Diffusion model wins
Sora proved that the scaling law also holds for diffusion-based video generation methods. Using both diffusion models and the idea of tokenizations, they were able to achieve amazing generation results.
Long general videos
A major advancement in Sora is its capability to create very long videos; the methodologies for making a 5-second video and a minute one are fundamentally different.

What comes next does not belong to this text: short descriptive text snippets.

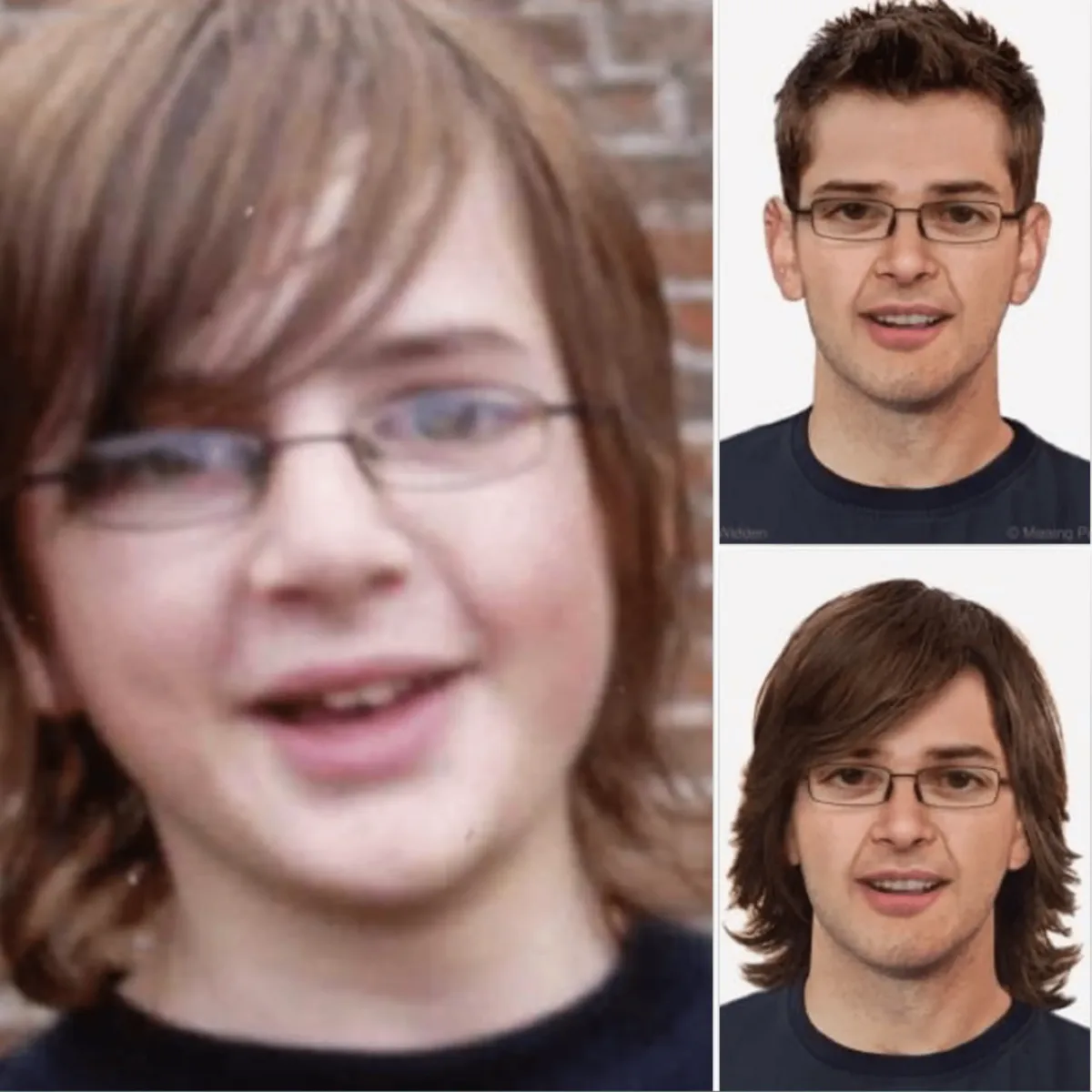 Family Marks Missing Son’s Anniversary Still Seeking Answers After 16 Years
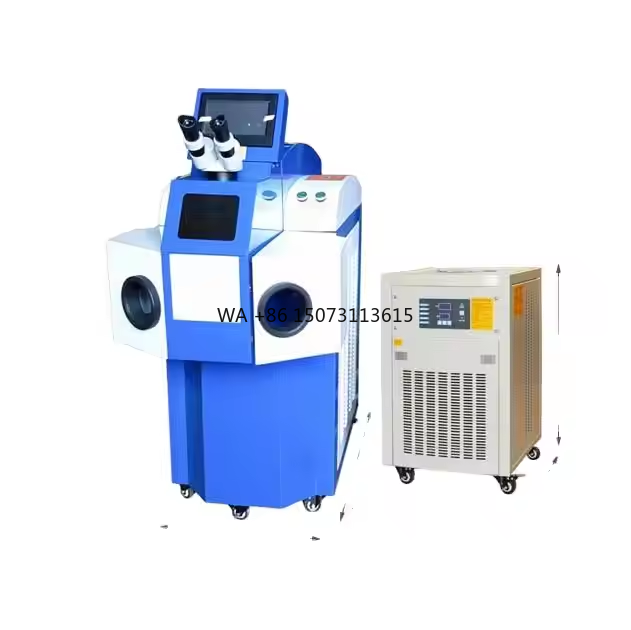 200 w Yüksek Hassasiyetli El L - Laser Soldering Machine Handheld incelemesi ve fiyatı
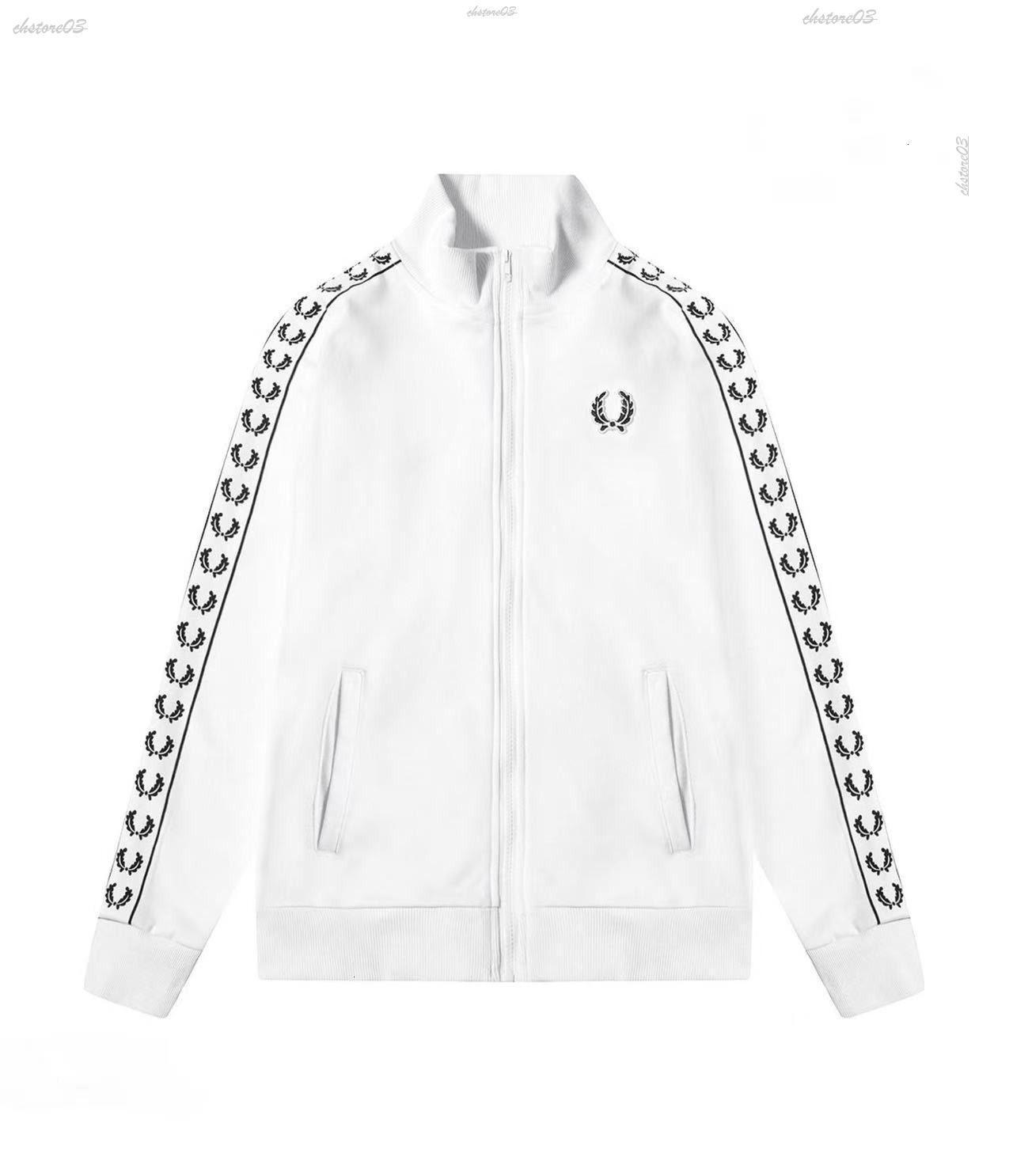 Freddys Jacket Sweater Designer Perry Hoodie Perry Parke Sweatshirt Wheat Spike Graphic Tshirt Mens Polo Shirt Cotton High Quality Loose Fashion LP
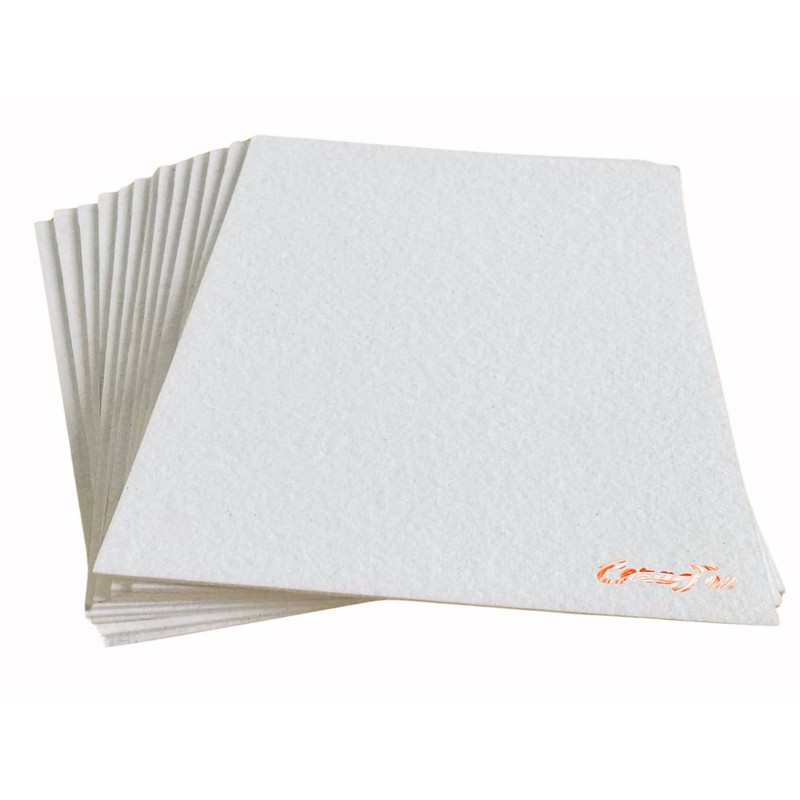 CeraTex 3170 Ceramic Fiber Paper 1/8" Thick, Size 11" x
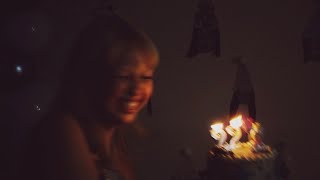 vlog #2 || brettlyn’s 22nd birthday 🩵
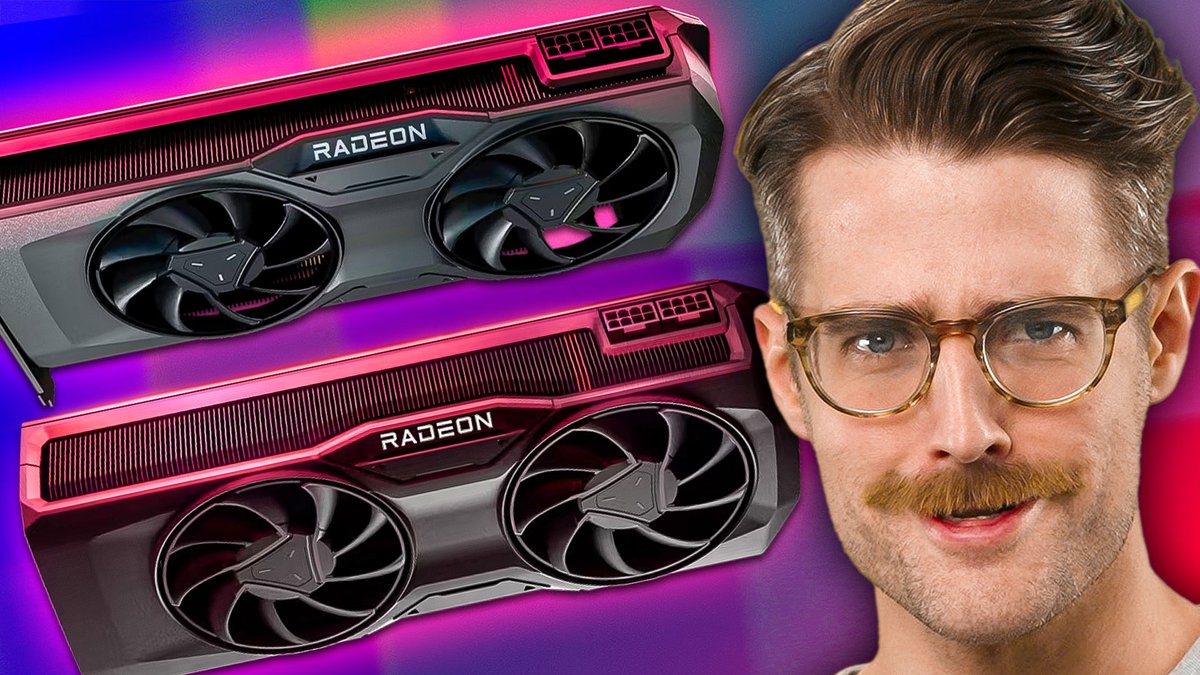 TechLinkedYT's tweet photo. NEW VIDEO!

New Radeons, Playstation Portal, Intel 14th gen leaks + more!
YT Link: https://t.co/GEiIfcSbdQ
News Sources: https://t.co/6dfCaZsdk4 https://t.co/9Lco4ycNvs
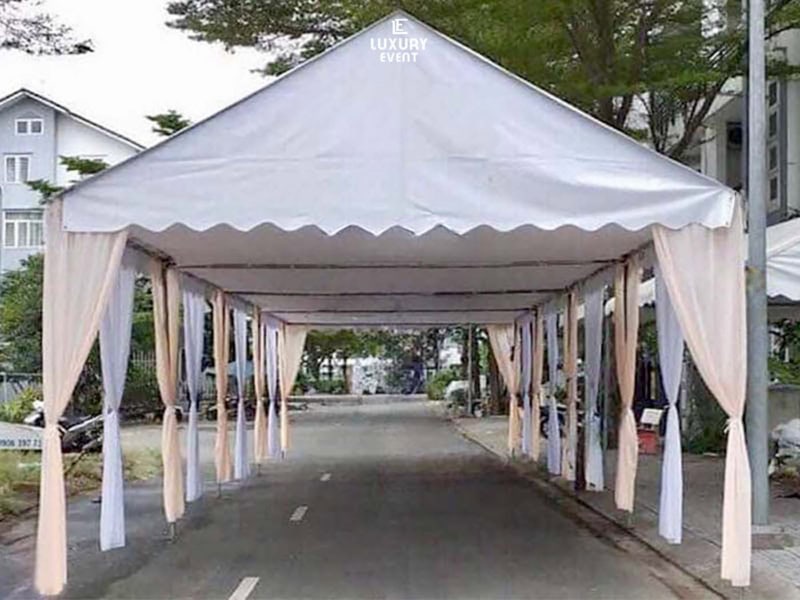 Nhà Bạt Khung Rạp Cưới Hỏi Sự Kiện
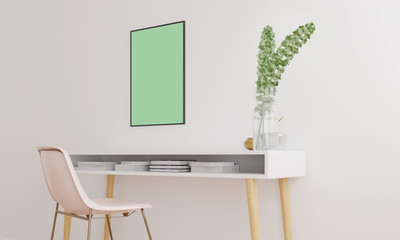 Poster mockup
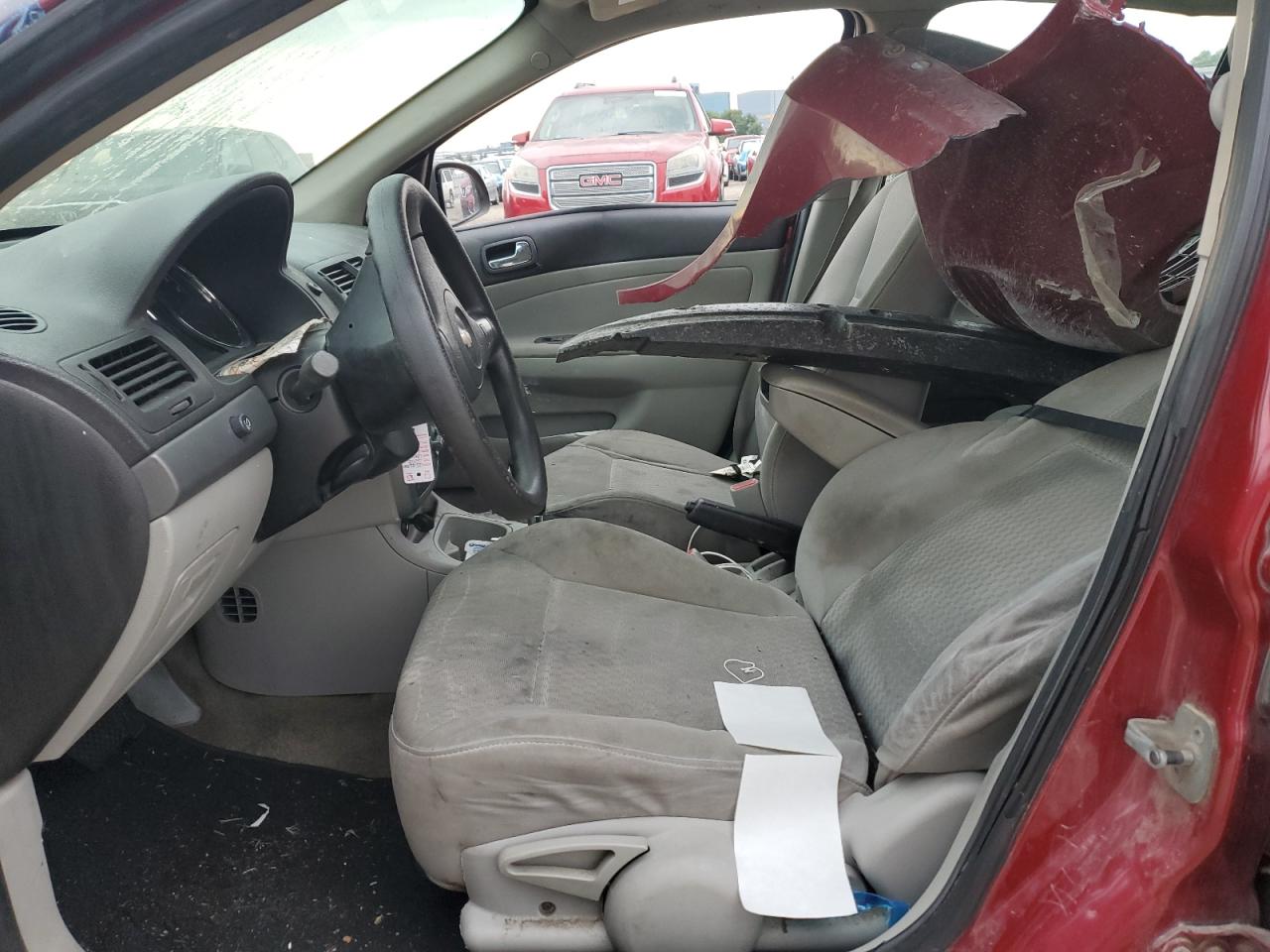 2008 Chevrolet Cobalt Lt VIN: 1G1AL58F087100807 Lot: 67789405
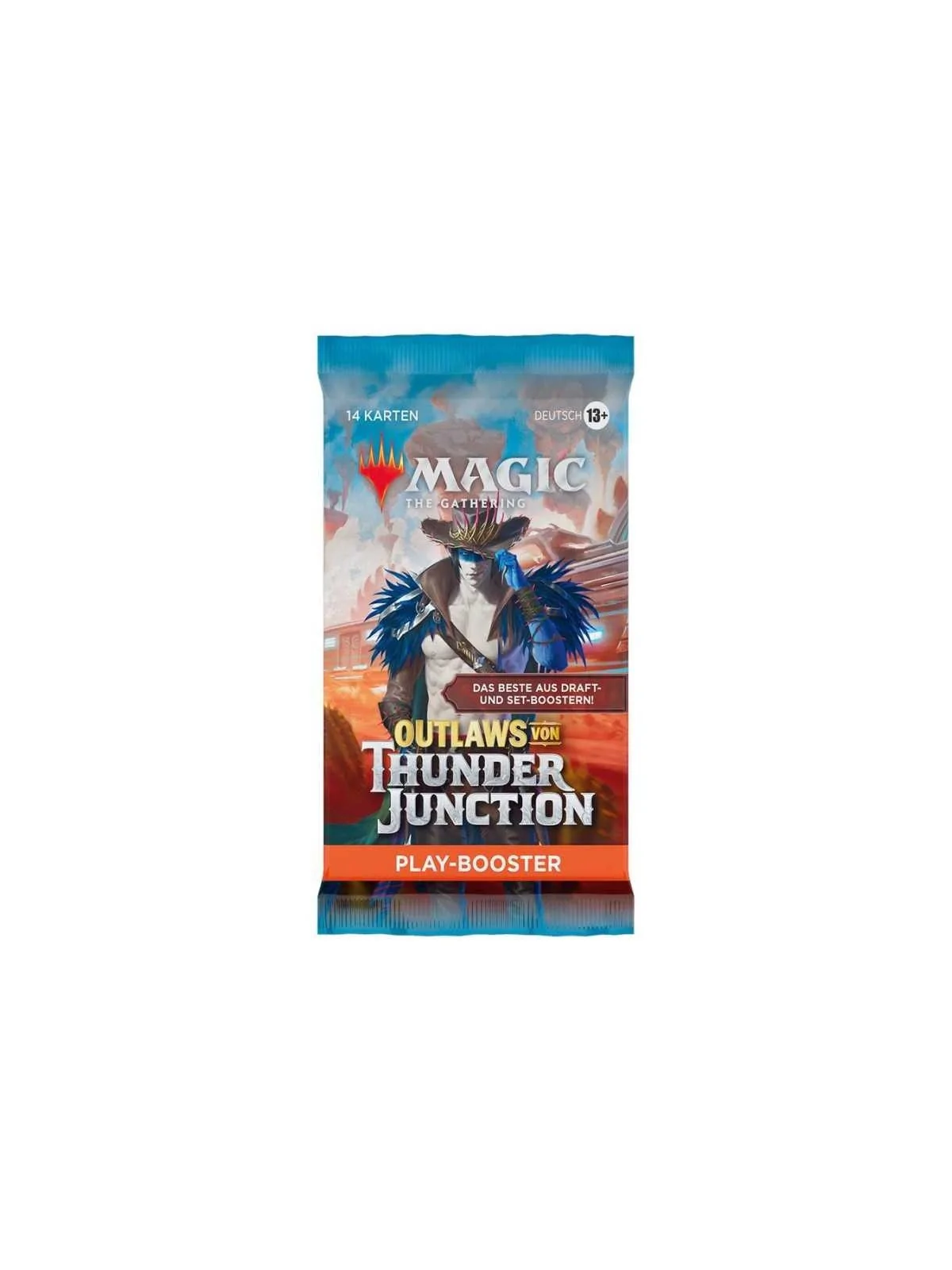 Compra Sobre Magic the Gathering: Outlaws of Thunder Junction Booster 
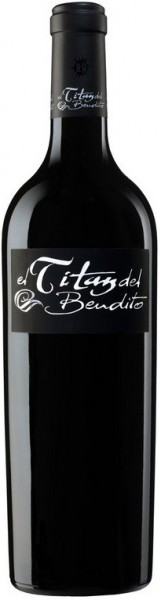 Вино Dominio del Bendito, "Titan", Toro DO, 2010
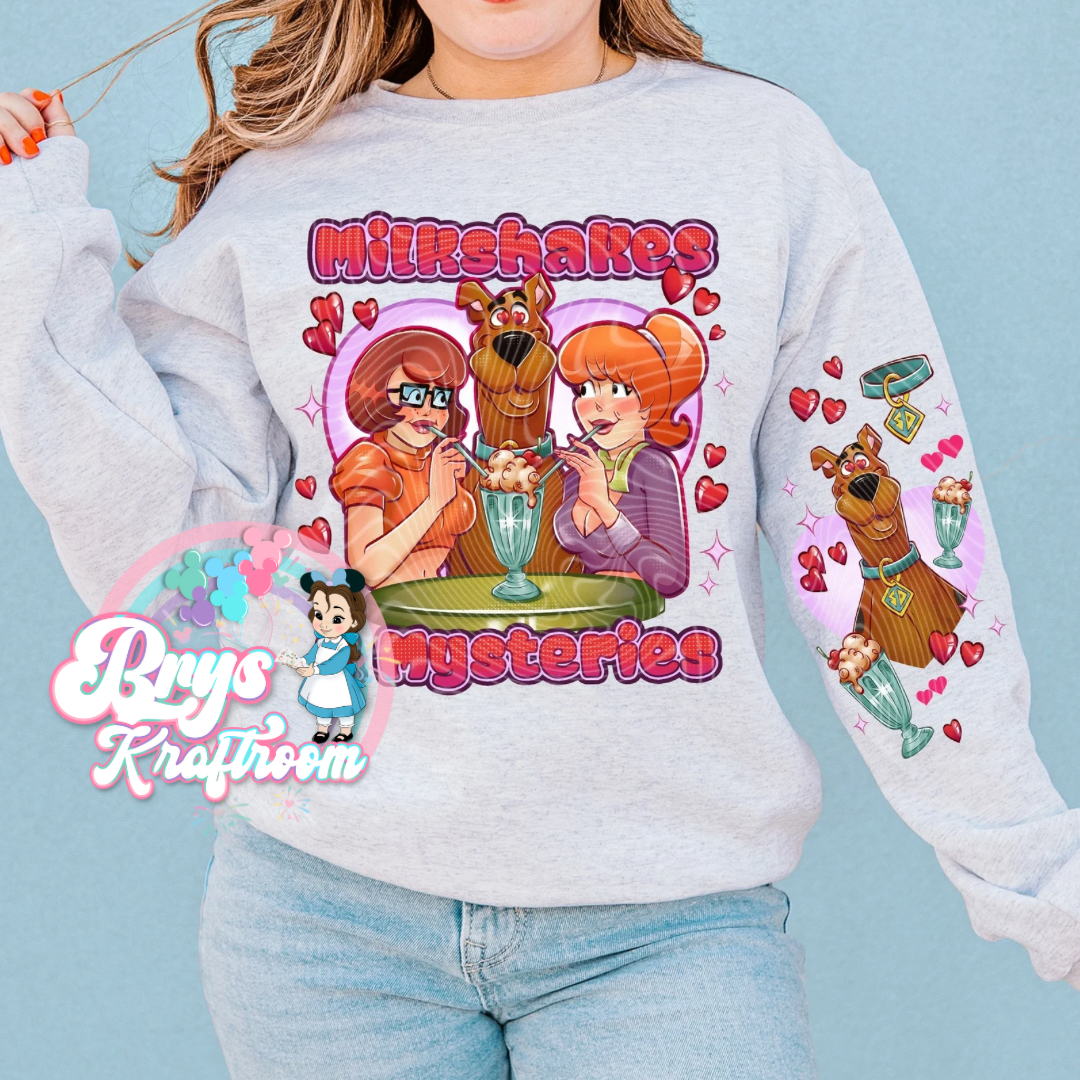 Milkshake Mysteries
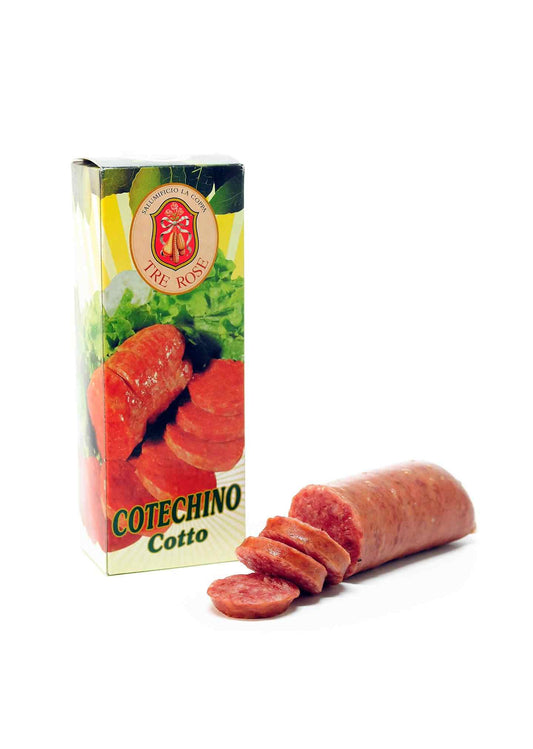 Cotechino Precotto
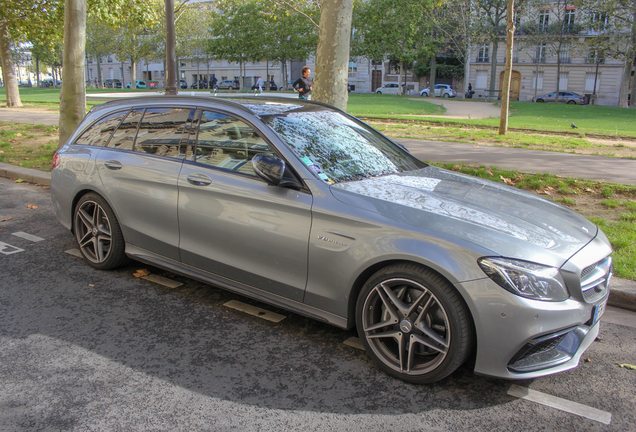 Mercedes-AMG C 63 Estate S205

Before Sora, researchers wondered if generating long consistent videos would require methods tailored to specific categories or even with complex physics simulators. Sora’s results tell us that this can be achieved with end-to-end, general-purpose model training if done properly.
More implications
The video generation will also help many other machine learning tasks in 3D generation, autonomous driving, and robotics, and will eventually be able to simulate the physical world.
Challenges
As video generation continues to advance, the next frontier lies in tackling the issue of error accumulation and ensuring sustained quality and consistency over time.
Let’s test out how Sora performs when it launches, and hopefully we can conclude more from there!